頸肩腕障害

概要

頸肩腕障害は、頸部・肩・腕に痛みやしびれ、こり感などを呈する慢性の障害で、主にデスクワークや反復動作などの職業性要因が関与する。明確な器質的疾患が認められない場合が多く、頸肩腕症候群とも呼ばれる。作業環境や心理社会的要素も発症・増悪に影響する。

要点

  • 頸部・肩・腕の慢性的な痛みやしびれが主症状
  • 職業性要因や心理社会的因子が発症に関与
  • 器質的疾患の除外が診断の基本

病態・原因

長時間の不良姿勢や反復作業、パソコン作業などによる筋・筋膜への慢性的な負荷が発症の主因とされる。ストレスや職場環境、作業量など心理社会的因子も発症・持続に関与しやすい。頸椎や神経、筋、腱などの微細損傷や循環障害が関与することもある。

主症状・身体所見

首から肩、腕にかけての疼痛・しびれ・こり感・脱力感がみられる。局所の圧痛や筋緊張亢進、運動制限を伴うことが多い。神経学的異常所見や明確な器質的異常を認めない場合が多いが、症状が広範囲に及ぶことも特徴。

検査・診断

検査所見補足
X線・MRI検査明らかな器質的異常なし頸椎症や椎間板ヘルニアの除外
神経伝導検査正常または軽度異常末梢神経障害の除外
血液・炎症反応特異的異常なし他疾患の鑑別目的

診断は主に問診と身体所見による。
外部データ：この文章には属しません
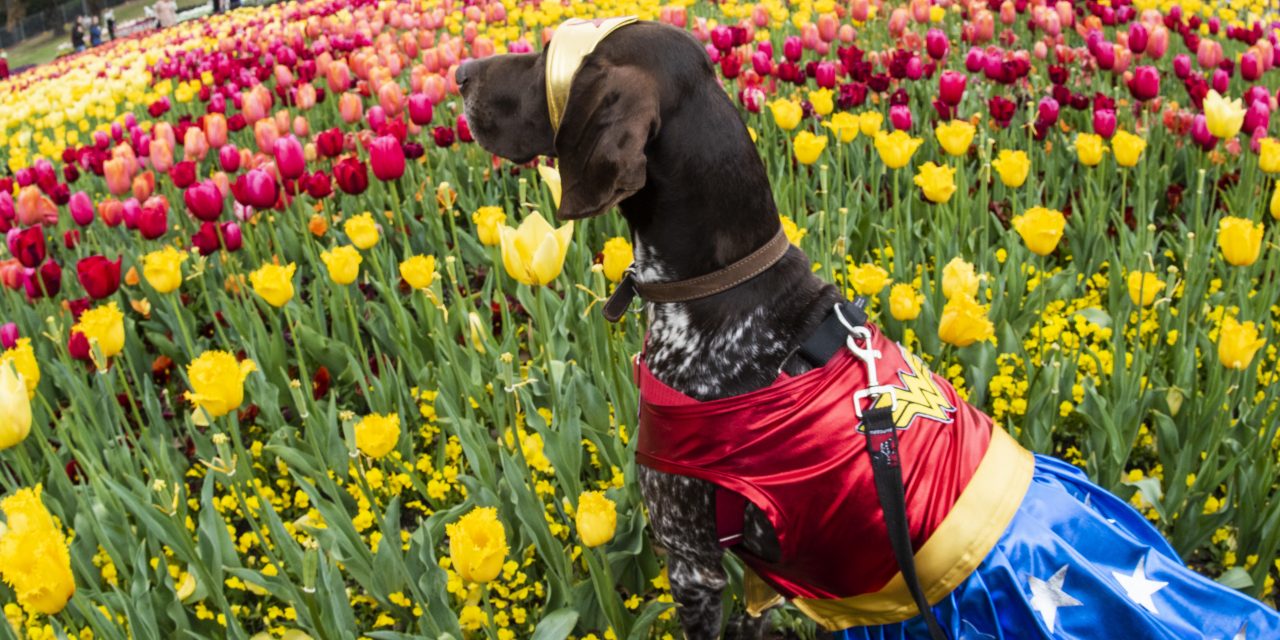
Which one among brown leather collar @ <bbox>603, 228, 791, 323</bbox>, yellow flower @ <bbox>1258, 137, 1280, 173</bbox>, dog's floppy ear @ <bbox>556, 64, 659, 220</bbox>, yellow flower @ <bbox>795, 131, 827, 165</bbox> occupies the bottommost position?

器質的疾患(頸椎症、椎間板ヘルニア、末梢神経障害など)を除外したうえで、職業歴や作業環境、心理社会的要因を評価する。画像検査・神経伝導検査は鑑別診断のために行う。

治療

  • 第一選択:作業環境の調整、姿勢指導、理学療法
  • 補助療法:鎮痛薬、筋弛緩薬、ストレッチ・温熱療法、心理的サポート
  • 注意点:長期化や再発予防のため、職場復帰支援や生活指導が重要

鑑別・比較

疾患見分けるキーポイント検査差異
頸椎椎間板ヘルニア神経根症状(放散痛・筋力低下)明瞭MRIで椎間板突出を確認
末梢神経障害神経支配領域に一致した感覚・運動障害神経伝導検査で異常
線維筋痛症全身の広範な疼痛・圧痛点多数血液検査・画像で異常なし

補足事項

VDT作業(パソコン作業)や単調な反復動作が増加する現代社会で患者数が増加傾向にある。作業環境の改善や予防教育が重要である。精神的ストレスの評価・介入も症状軽減に有効とされる。